Em princípio achei estranho viver entre os azande e ouvir suas ingênuas explicações de infortúnios que, para nós, têm causas evidentes. Depois de certo tempo aprendi a lógica do seu pensamento e passei a aplicar noções de feitiçaria de forma tão espontânea quanto eles mesmos, nas situações em que o conceito era relevante. Um menino bateu o pé num pequeno toco de madeira que estava em seu caminho - coisa que frequentemente acontece na África -, e a ferida doía e incomodava. O corte era no dedão e era impossível mantê-lo limpo. Inflamou. Ele afirmou que bateu o dedo no toco por causa da feitiçaria. Como era meu hábito argumentar com os azande e criticar suas declarações, foi o que fiz. Disse ao garoto que ele batera o pé no toco de madeira porque ele havia sido descuidado, e que o toco não havia sido colocado no caminho por feitiçaria, pois ele ali crescera naturalmente. Ele concordou que a feitiçaria não era responsável pelo fato de o toco estar no seu caminho, mas acrescentou que ele tinha os seus olhos bem abertos para evitar tocos – como, na verdade, os azande fazem cuidadosamente – e que se ele não tivesse sido enfeitiçado ele teria visto o toco. Como argumento final para comprovar o seu ponto de vista ele acrescentou que cortes não demoram dias e dias para cicatrizar, mas que, ao contrário, cicatrizam rapidamente, pois esta é a natureza dos cortes. Por que, então, sua ferida teria inflamado e permanecido aberta se não houvesse feitiçaria atrás dela? (p. 18)
O diálogo entre o cientista e o azande é mediado pela cultura local, pelas suas linhas explicativas que dá sentido e significa todos os fenômenos, dos mais simples aos mais complexos. Vocês podem observar que, tanto a explicação do cientista quanto a do menino azande tem sentido, tem uma lógica cultural que dá significado. Por isso, quebra-se a ideologia da hierarquização entre culturas. Não existe cultura superior, nem cultura inferior: existem diferentes forças explicativas para os mesmos fenômenos. Em qualquer lugar há linhas de força que dão significados e imprimem sentidos aos eventos contemporâneos, desde uma febre, um choro repetido de uma criança, até o choque de partículas nucleares, recentemente levado a cabo por cientistas na Europa.

FAÇA O SEGUINTE -
1. Transcreva parte do trecho sobre os azande, começando em "O diálogo entre" e seguindo até "cientistas na Europa.".
2. Responda com base no trecho sobre os azande:
(a) Em que dedo do pé era o corte do menino?
(b) Segundo o trecho, onde foi realizado recentemente o choque de partículas nucleares?
(c) Que tipos de cultura o trecho afirma que não existem?
3. Escreva a continuação do trecho sobre os azande a partir da última frase apresentada.

DADOS DO EXERCÍCIO -
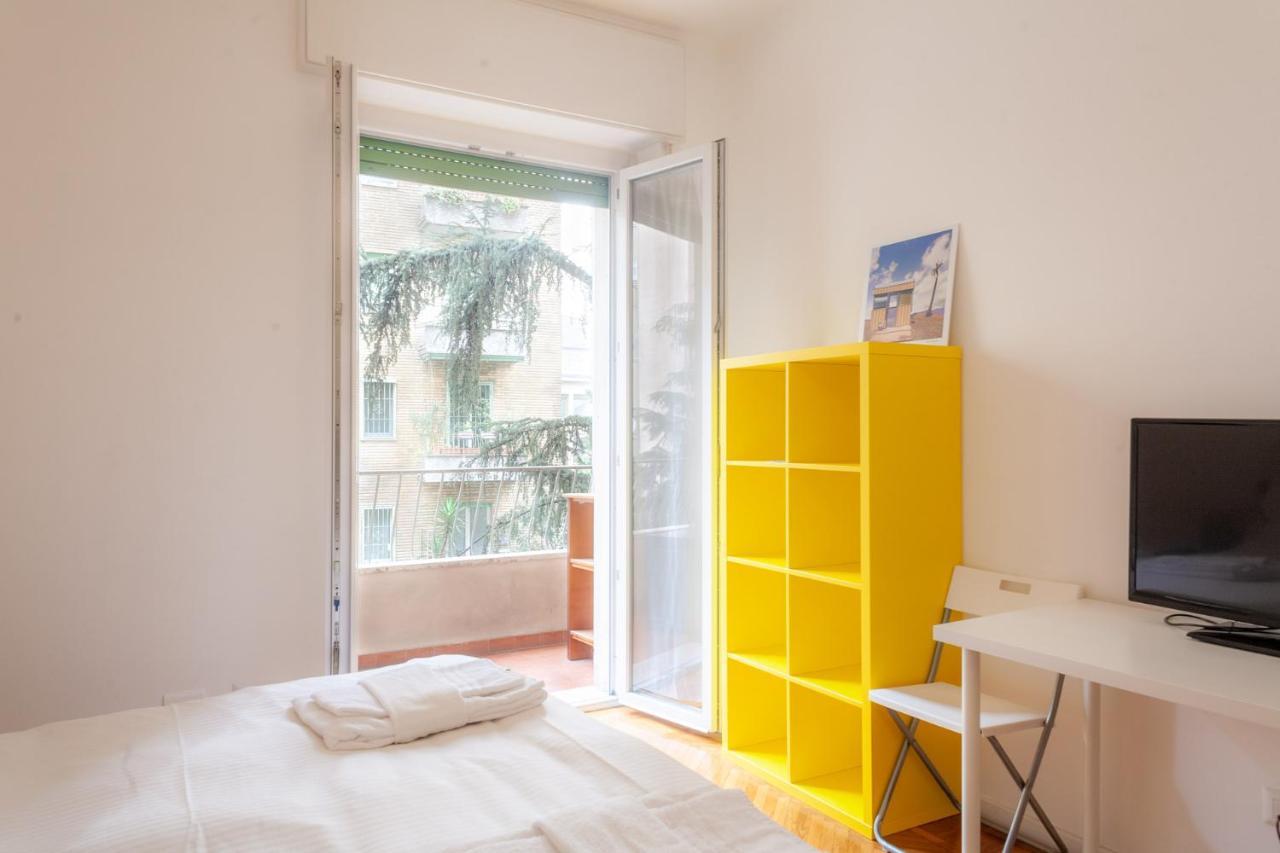 מילאנו Bnbutler - Casa Lario - Isola District מראה חיצוני תמונה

RESPOSTAS POR TAREFA -
1.
O diálogo entre o cientista e o azande é mediado pela cultura local, pelas suas linhas explicativas que dá sentido e significa todos os fenômenos, dos mais simples aos mais complexos. Vocês podem observar que, tanto a explicação do cientista quanto a do menino azande tem sentido, tem uma lógica cultural que dá significado. Por isso, quebra-se a ideologia da hierarquização entre culturas. Não existe cultura superior, nem cultura inferior: existem diferentes forças explicativas para os mesmos fenômenos. Em qualquer lugar há linhas de força que dão significados e imprimem sentidos aos eventos contemporâneos, desde uma febre, um choro repetido de uma criança, até o choque de partículas nucleares, recentemente levado a cabo por cientistas na Europa.

2.
(a) No dedão.
(b) Na Europa.
(c) Cultura superior e cultura inferior.

3.
Outra coisa que gostaria de comentar brevemente é sobre a relação entre culturas. Li em algum lugar, não recordo a autora – era uma autora, isso eu sei –, que não existe cultura pura. Toda cultura é sempre o resultado de tradições que se mesclam e que ganham sentidos específicos em função de fatores sociais, econômicos, geográficos, políticos, religiosos, que os exigem e reforçam, entre outros. Nesse sentido, a idéia de “resgatar” uma cultura me parece errônea. Não é possível resgatar algo puro, fixo, estável, herdada, pois toda cultura está em permanente negociação, conversação com outras culturas. Nesse sentido, a relação entre culturas não poderia ser, nem a de proteger a “cultura oprimida” contra o avanço de culturas estranhas e estrangeiras, nem a de render-se deslumbradamente ao “novo”, como acontece comumente no Brasil, o país do herói sem caráter, o nosso Macunaíma de Mario de Andrade. Talvez o nosso maior problema seja este, achar que tudo que vem de fora é melhor e mais avançado do que o que é produzido por nós. Milton Nascimento e Fernando Brandt, já afirmavam em música conhecida que “ficar de frente pro mar e de costas pro Brasil não vai fazer desse lugar um bom país.” E é verdade! As vezes a gente ainda tem aquele comportamento dos índios em 22 de abril de 1500: de frente pro mar, deslumbrados com aquelas gigantescas canoas com asas que deslizavam soberanas sobre o mar infinito.

Na educação sistemática o fenômeno se repete. Nós, educadores, adoramos as “novidades” que são escritas por pesquisadores e filósofos estrangeiros. É Perrenoud (competências), é Fourstein (PEI), é Fulano e Sicrano. Mas esquecemos das contribuições inegáveis de pesquisadores, pedagogos e filósofos brasileiros e baianos. Poucos professores conhecem, de fato, o legado de Paulo Freire. Muitas vezes, quantas e quantas professoras com as quais trabalho em processo de formação, ou n’alguma palestra, vêm exigindo “novidades”. Eu retruco, afirmando que tem muitas coisas velhas que são válidas e são mal aproveitadas em nossas práticas educativas. E aí cito este verso, que tive acesso através da novela Laços de Família, na qual Toni Ramos, por fazer um personagem dono de livraria, recitou.


Lenha Velha pra queimar
Vinho velho pra beber
Um velho amigo pra conversar
Um velho amor para viver

O que é velho também é bom. Na verdade, toda novidade nasce da indagação das velhas idéias, dos velhos conceitos e noções. Estou procurando, cada vez mais, trabalhar nesse sentido, mostrando que a novidade aparece, ou seja, é produzida, pela nossa curiosidade sistematicamente dirigida e orientada para os fenômenos do nosso cotidiano, entre eles, os educativos, sobre ensino, aprendizagem, inteligência, função social da escola, entre tantas outras coisas. E é nessa perspectiva que passo a comentar o papel da escola pública ou privada diante do fenômeno da cultura, pois compreendo que a escola ainda é a principal agência socializadora sistemática de cultura, principalmente para as classes populares. (ah, não comentei sobre a influência da televisão, pois não tenho idéia de seu papel na contemporaneidade)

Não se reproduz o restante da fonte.